20 December 2016

Human touch for a robot

The robot arm detects a ripe tomato by touch

Dmitry Ryder, XX2 century

Scientists from the Organic Robotics Lab at Cornell University have developed a robotic arm that has a sensitivity level close to human – it is sensitive enough to determine the shape, softness and overall texture of the object it touches.

robohand.jpg
The robot arm is capable of different types of contact with objects.

The silicone arm, developed by a team of roboticists led by Robert Shepherd, associate professor of mechanical engineering technology at Cornell University, is filled with optical fibers that can be used to determine how light passes through the arm, changing as it moves and contacts other objects.

The video shows how the robot, among other things, selects the ripest of the three tomatoes by simply touching them.

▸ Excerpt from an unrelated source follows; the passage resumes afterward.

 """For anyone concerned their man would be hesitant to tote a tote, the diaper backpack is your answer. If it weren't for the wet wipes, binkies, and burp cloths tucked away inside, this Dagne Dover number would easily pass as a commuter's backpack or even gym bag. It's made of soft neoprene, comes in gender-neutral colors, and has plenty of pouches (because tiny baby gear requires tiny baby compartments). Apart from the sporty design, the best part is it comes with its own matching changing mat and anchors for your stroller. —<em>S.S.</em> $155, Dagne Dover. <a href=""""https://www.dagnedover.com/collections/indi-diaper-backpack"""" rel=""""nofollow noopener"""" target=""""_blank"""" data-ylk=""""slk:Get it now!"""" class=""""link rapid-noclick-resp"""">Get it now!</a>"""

The difference between this new robot arm and other sensitive robots is that its sensors are not on the surface of the fingers, but inside them. As a rule, robots that can recognize what they are touching need objects that conduct electricity to recognize – they recognize this electricity and so try to understand what they are touching.

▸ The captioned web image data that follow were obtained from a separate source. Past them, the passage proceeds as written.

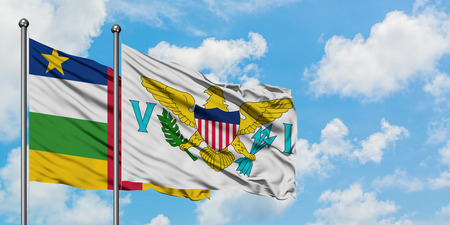 Central African Republic and United States Virgin Islands flag waving in the wind against white cloudy blue sky together. Diplomacy concept, international relations.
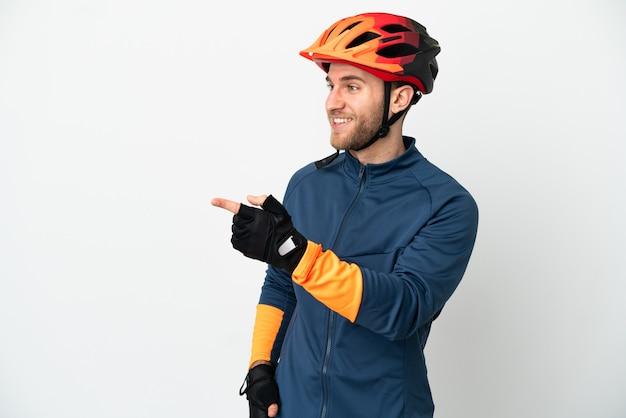Молодой велосипедист изолировал указывая пальцем в сторону и представляя продукт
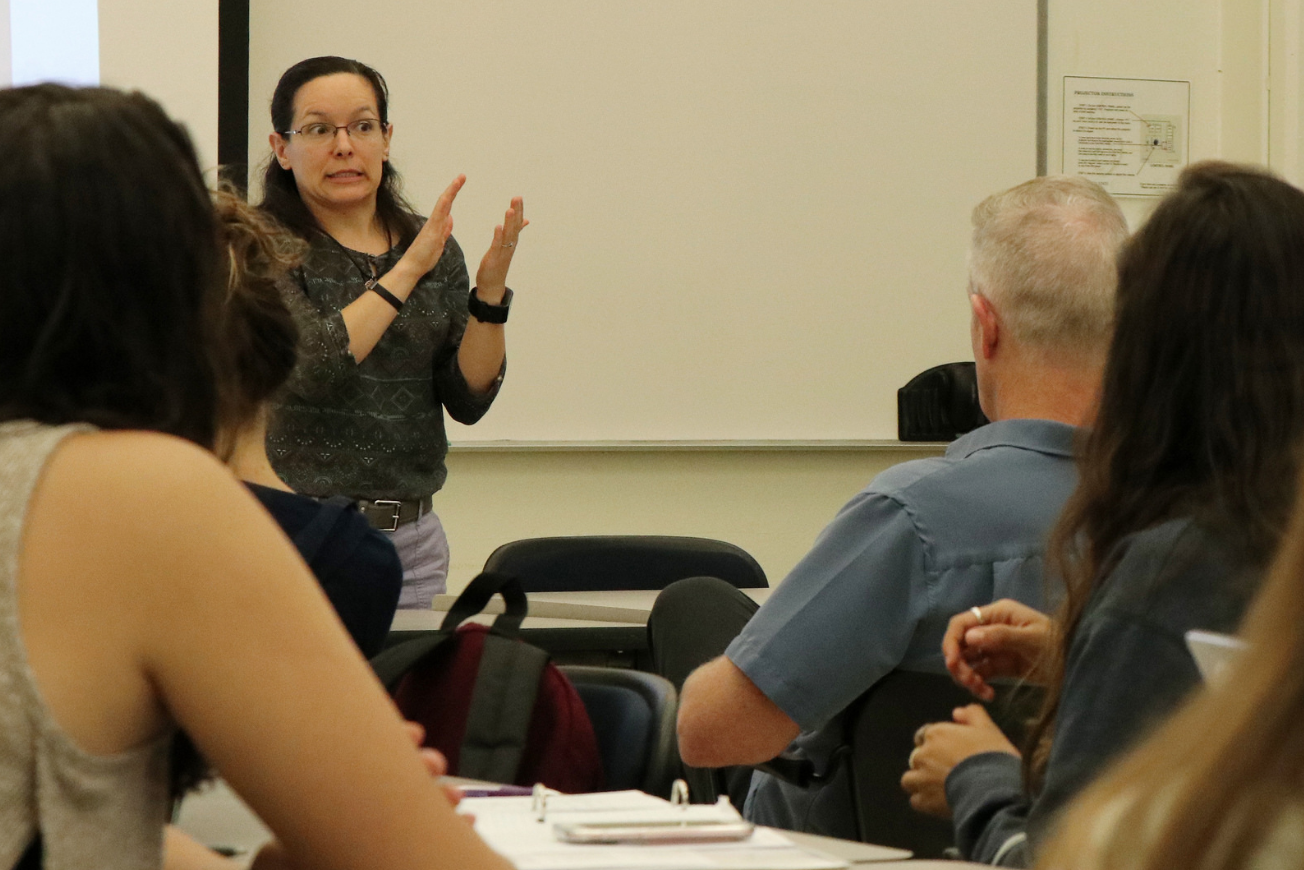Leah Zarchy, assistant professor and American Sign Language and deaf studies program coordinator, gives an ASL presentation at CelebratEd at Sac State on Sept. 17, 2018.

"If there was no loss of light when bending the arm ("prosthesis"), we would not receive information about the sensor's condition," Shepard told the Cornell Chronicle. "The amount of loss depends on how it bends."

The researchers believe that this technology could activate a prosthetic arm that restores people's sense of touch, or could provide robots with a more accurate and sensitive way of physical contact.

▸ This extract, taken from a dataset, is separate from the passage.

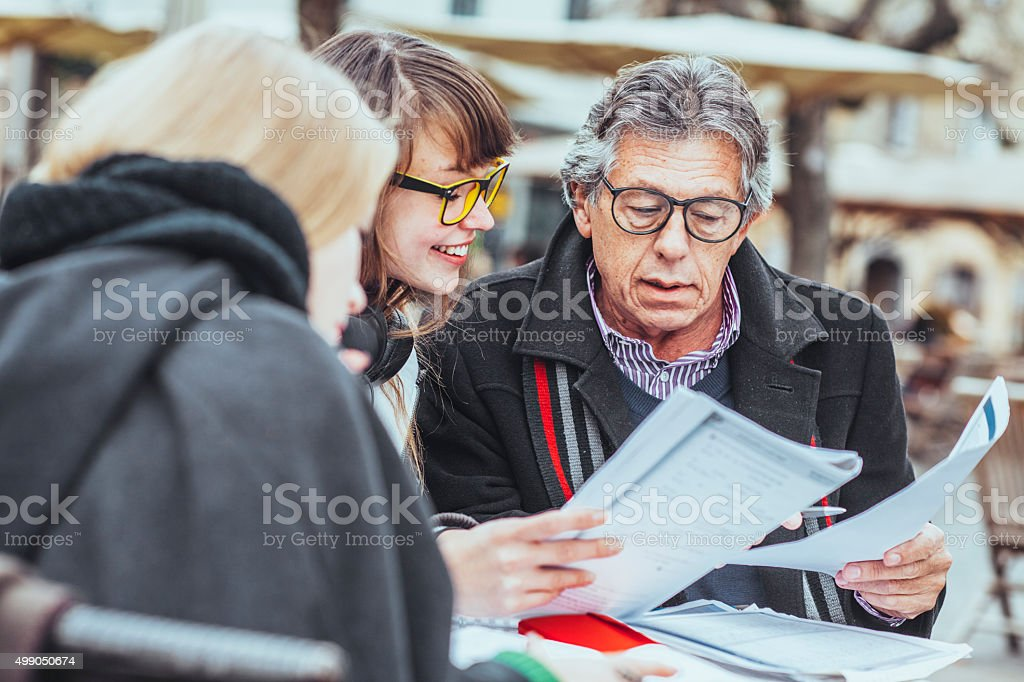 Professor and university students talking at a cafe stock photo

Huichan Zhao, a doctoral student at Cornell University and lead author of a study on a soft robotic arm published in the journal Science Robotics this month, told NPR that a soft robotic arm developed by her team can be made for as little as $50.

But, as in the case of other soft robotics projects, the hand from the Cornell University laboratory needs to be filled with compressed air so that the fingers inflate, bend and retain their shape. But for now, air pumps are usually too large for a person to carry comfortably.

Article by Zhao et al. Optoelectronically innervated soft prosthetic hand via stretchable optical waveguides is published in the journal Science Robotics; the press release of New robot has a human touch can be read on the website of Cornell University – VM.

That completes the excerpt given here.